## Exercise instructions
Copy all of the data that follows without altering a word.

## Data excerpt

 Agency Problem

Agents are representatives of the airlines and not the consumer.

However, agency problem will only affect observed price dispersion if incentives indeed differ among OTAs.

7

## Solution for this exercise
 Agency Problem

Agents are representatives of the airlines and not the consumer.

However, agency problem will only affect observed price dispersion if incentives indeed differ among OTAs.

7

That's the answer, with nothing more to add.